The Application of Induced Pluripotent Stem Cells in Stem Cell Research and Ther

Posted by Chelsea Clark on December 31st, 2020

Induced pluripotent stem cells (iPSC) can self-renew indefinitely in culture and differentiate into all specialized cell types, including gametes. iPSC does not exist naturally but is produced from somatic cells ("induced" or "reprogrammed") in culture through ectopic co-expression of determined pluripotency factors. Since they can be produced from any healthy person or patient, iPSCs are regarded as a valuable resource for regenerative medicine to replace diseased or damaged tissues. In addition, reprogramming technology provides powerful tools for studying cell fate determination mechanisms and simulating human diseases, thereby greatly enhancing the possibility of discovering new drugs in the form of screening and treating life-threatening diseases through cell therapies based on strategies.

Human iPSC is in many diseases that cannot be cured or effectively treated, such as neurodegenerative diseases of the central nervous system, heart disease, diabetes, and liver, lung, and kidney. Given that iPSC can be produced in a patient-specific way, it can be used for autologous transplantation, thereby avoiding the complications of host immune system rejection. Various methods have been used to induce the pluripotency of somatic cells, which can be classified as integrated methods, in which exogenous DNA sequences encoding reprogramming factors are inserted into the genome of the starting cell, and non-integrated methods, which does not require permanent genetic modification. Although the iPSC generated by the integrated method can be effectively used for basic research, the discovery of new drugs, screening of toxins, and in vitro disease simulation, the non-integrated method has significant advantages and can potentially produce “safe” iPSCs, thereby gaining success. Epidemic minimizes disease-causing mutations and is therefore considered more suitable for cell-based therapy.

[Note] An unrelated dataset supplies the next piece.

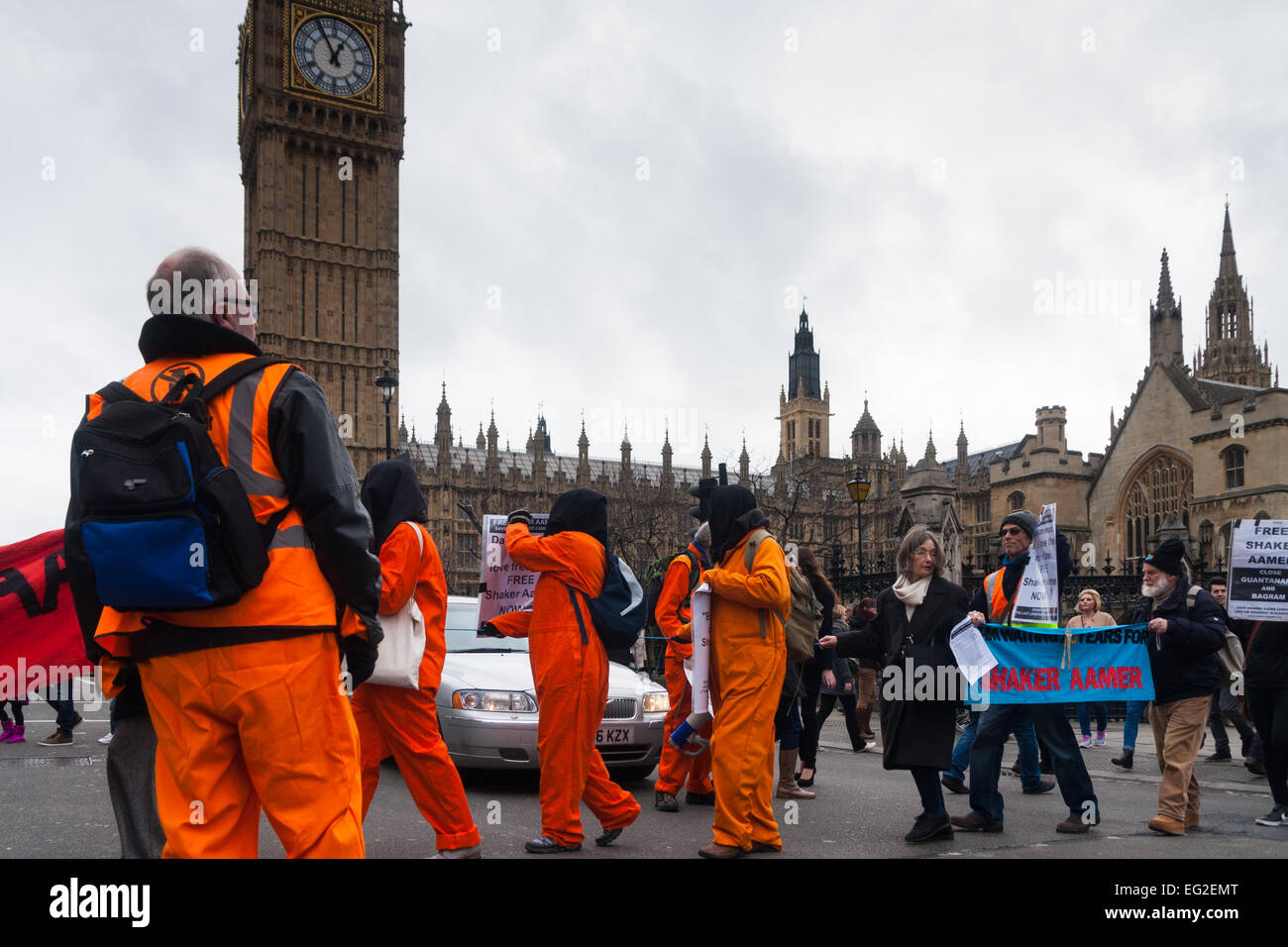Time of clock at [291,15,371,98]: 12:55
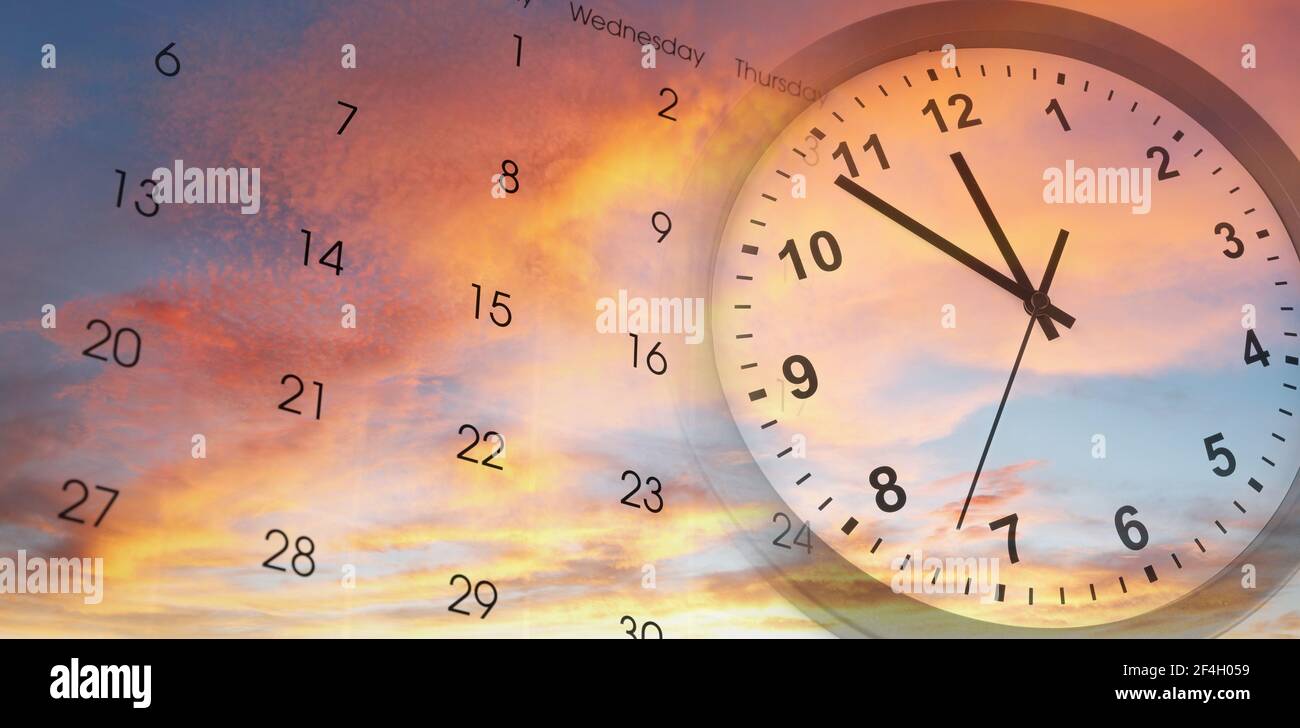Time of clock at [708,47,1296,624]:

Although non-integration methods are the preferred strategy for safe iPSC generation, in certain specific situations (for example, genetic methods to correct genetic diseases), it is possible to use integrative vectors or viruses. It is worth noting that, out of consideration of the safety of the application of genetically modified iPSCs in humans, regulatory agencies have always had strict inspection policies for the use of genetically modified cells for patient treatment. The recent approval of several genetically modified cell products has opened up new areas for gene therapy and has led to many clinical trials being carried out worldwide to study various gene therapies using different gene-editing tools (such as TALEN and CRISPR/Cas9 systems).

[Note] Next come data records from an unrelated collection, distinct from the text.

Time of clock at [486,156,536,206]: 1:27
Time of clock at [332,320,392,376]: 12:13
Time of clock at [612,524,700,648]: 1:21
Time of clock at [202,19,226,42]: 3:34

It is worth mentioning that one of the key challenges in producing genetically modified iPSCs for cell therapy is the production of clinical-grade viral vectors. The production of such carriers under GMP conditions requires special equipment, as well as experienced facilities and skilled operators. Therefore, the safety of clinical-grade carriers must be confirmed to provide the highest level of reliability and patient safety.

iPSC opens up new avenues for stem cell research and brings unique opportunities for the pharmaceutical industry and clinical practice. However, as in many other fields, reprogramming technology has its own ethical and social issues, and all these issues must be carefully considered. Laws and standards must be formulated to ensure the ethical integrity of iPSC production/application and at the same time eliminate unnecessary obstacles in iPSC research and treatment methods.

In short, informed consent must be obtained from both the cell donor and recipient. Since the donated cells contain private information in the form of DNA, the privacy of the donor and patient must be protected. At the beginning of cell donation, donors should be made aware of how long they can control their cells. All steps from the isolation of donor somatic cells to iPSC production and its application to iPSC-based cell therapy for iPSC derivative transplantation must be performed under GMP conditions. The safety of the method of deriving or distinguishing iPSC is very important. Especially if the cells have been genetically manipulated, specific quality control tests are required.